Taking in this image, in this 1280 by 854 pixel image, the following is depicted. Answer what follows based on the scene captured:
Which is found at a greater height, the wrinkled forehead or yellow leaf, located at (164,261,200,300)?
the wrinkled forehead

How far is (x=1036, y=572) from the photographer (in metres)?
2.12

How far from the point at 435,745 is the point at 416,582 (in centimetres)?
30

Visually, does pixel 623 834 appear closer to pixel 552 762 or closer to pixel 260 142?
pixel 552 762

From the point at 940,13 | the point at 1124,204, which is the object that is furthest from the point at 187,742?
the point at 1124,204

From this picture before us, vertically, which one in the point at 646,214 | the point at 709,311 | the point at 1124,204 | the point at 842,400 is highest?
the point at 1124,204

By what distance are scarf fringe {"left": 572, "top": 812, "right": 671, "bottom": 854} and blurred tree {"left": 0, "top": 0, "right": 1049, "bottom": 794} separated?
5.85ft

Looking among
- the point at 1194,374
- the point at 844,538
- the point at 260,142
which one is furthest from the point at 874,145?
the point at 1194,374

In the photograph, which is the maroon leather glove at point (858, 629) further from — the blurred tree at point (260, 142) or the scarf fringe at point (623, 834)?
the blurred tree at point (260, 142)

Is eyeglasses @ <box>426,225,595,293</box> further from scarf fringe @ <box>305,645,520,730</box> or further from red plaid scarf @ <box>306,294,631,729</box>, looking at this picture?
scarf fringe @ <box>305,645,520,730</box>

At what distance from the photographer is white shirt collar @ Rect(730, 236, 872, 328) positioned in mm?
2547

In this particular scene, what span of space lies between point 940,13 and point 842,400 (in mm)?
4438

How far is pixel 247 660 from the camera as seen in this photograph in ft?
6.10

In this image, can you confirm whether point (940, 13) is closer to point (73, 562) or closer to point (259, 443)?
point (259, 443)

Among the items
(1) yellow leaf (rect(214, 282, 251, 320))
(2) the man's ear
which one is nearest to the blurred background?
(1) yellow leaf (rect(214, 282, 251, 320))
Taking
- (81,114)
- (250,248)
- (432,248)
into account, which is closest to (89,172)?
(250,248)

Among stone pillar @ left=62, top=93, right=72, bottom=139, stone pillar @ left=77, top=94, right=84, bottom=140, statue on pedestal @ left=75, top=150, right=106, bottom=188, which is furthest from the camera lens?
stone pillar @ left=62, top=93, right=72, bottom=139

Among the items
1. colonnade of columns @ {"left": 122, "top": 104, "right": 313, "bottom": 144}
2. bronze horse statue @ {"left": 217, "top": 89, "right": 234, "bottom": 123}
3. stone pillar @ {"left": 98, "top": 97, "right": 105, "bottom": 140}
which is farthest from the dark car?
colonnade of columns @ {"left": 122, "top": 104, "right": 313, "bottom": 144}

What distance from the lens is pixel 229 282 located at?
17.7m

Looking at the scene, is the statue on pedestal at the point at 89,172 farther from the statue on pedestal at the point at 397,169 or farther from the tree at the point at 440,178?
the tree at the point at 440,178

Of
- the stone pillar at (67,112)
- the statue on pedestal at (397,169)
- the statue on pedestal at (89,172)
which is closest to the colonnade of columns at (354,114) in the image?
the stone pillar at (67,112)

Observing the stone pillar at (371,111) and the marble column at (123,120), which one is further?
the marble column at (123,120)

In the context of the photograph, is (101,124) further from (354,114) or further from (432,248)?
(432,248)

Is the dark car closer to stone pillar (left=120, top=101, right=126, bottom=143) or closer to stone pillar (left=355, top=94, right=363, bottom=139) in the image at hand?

Objetivo del ejercicio: Pasa todas las filas de arriba a una lista JSON de cadenas, con una cadena por cada línea y sin las líneas en blanco.

Resultado del ejercicio:
[
  "Taking in this image, in this 1280 by 854 pixel image, the following is depicted. Answer what follows based on the scene captured:",
  "Which is found at a greater height, the wrinkled forehead or yellow leaf, located at (164,261,200,300)?",
  "the wrinkled forehead",
  "How far is (x=1036, y=572) from the photographer (in metres)?",
  "2.12",
  "How far from the point at 435,745 is the point at 416,582 (in centimetres)?",
  "30",
  "Visually, does pixel 623 834 appear closer to pixel 552 762 or closer to pixel 260 142?",
  "pixel 552 762",
  "From the point at 940,13 | the point at 1124,204, which is the object that is furthest from the point at 187,742?",
  "the point at 1124,204",
  "From this picture before us, vertically, which one in the point at 646,214 | the point at 709,311 | the point at 1124,204 | the point at 842,400 is highest?",
  "the point at 1124,204",
  "By what distance are scarf fringe {\"left\": 572, \"top\": 812, \"right\": 671, \"bottom\": 854} and blurred tree {\"left\": 0, \"top\": 0, \"right\": 1049, \"bottom\": 794} separated?",
  "5.85ft",
  "Looking among",
  "- the point at 1194,374",
  "- the point at 844,538",
  "- the point at 260,142",
  "which one is furthest from the point at 874,145?",
  "the point at 1194,374",
  "In the photograph, which is the maroon leather glove at point (858, 629) further from — the blurred tree at point (260, 142) or the scarf fringe at point (623, 834)?",
  "the blurred tree at point (260, 142)",
  "Is eyeglasses @ <box>426,225,595,293</box> further from scarf fringe @ <box>305,645,520,730</box> or further from red plaid scarf @ <box>306,294,631,729</box>, looking at this picture?",
  "scarf fringe @ <box>305,645,520,730</box>",
  "At what distance from the photographer is white shirt collar @ Rect(730, 236, 872, 328) positioned in mm?",
  "2547",
  "In this particular scene, what span of space lies between point 940,13 and point 842,400 (in mm)?",
  "4438",
  "How far is pixel 247 660 from the camera as seen in this photograph in ft?",
  "6.10",
  "In this image, can you confirm whether point (940, 13) is closer to point (73, 562) or closer to point (259, 443)?",
  "point (259, 443)",
  "Among the items",
  "(1) yellow leaf (rect(214, 282, 251, 320))",
  "(2) the man's ear",
  "which one is nearest to the blurred background?",
  "(1) yellow leaf (rect(214, 282, 251, 320))",
  "Taking",
  "- (81,114)",
  "- (250,248)",
  "- (432,248)",
  "into account, which is closest to (89,172)?",
  "(250,248)",
  "Among stone pillar @ left=62, top=93, right=72, bottom=139, stone pillar @ left=77, top=94, right=84, bottom=140, statue on pedestal @ left=75, top=150, right=106, bottom=188, which is furthest from the camera lens?",
  "stone pillar @ left=62, top=93, right=72, bottom=139",
  "Among the items",
  "1. colonnade of columns @ {\"left\": 122, \"top\": 104, \"right\": 313, \"bottom\": 144}",
  "2. bronze horse statue @ {\"left\": 217, \"top\": 89, \"right\": 234, \"bottom\": 123}",
  "3. stone pillar @ {\"left\": 98, \"top\": 97, \"right\": 105, \"bottom\": 140}",
  "which is farthest from the dark car?",
  "colonnade of columns @ {\"left\": 122, \"top\": 104, \"right\": 313, \"bottom\": 144}",
  "What distance from the lens is pixel 229 282 located at?",
  "17.7m",
  "Looking at the scene, is the statue on pedestal at the point at 89,172 farther from the statue on pedestal at the point at 397,169 or farther from the tree at the point at 440,178?",
  "the tree at the point at 440,178",
  "Of",
  "- the stone pillar at (67,112)",
  "- the statue on pedestal at (397,169)",
  "- the statue on pedestal at (89,172)",
  "which is closest to the colonnade of columns at (354,114) in the image?",
  "the stone pillar at (67,112)",
  "Observing the stone pillar at (371,111) and the marble column at (123,120), which one is further?",
  "the marble column at (123,120)",
  "In the context of the photograph, is (101,124) further from (354,114) or further from (432,248)?",
  "(432,248)",
  "Is the dark car closer to stone pillar (left=120, top=101, right=126, bottom=143) or closer to stone pillar (left=355, top=94, right=363, bottom=139) in the image at hand?"
]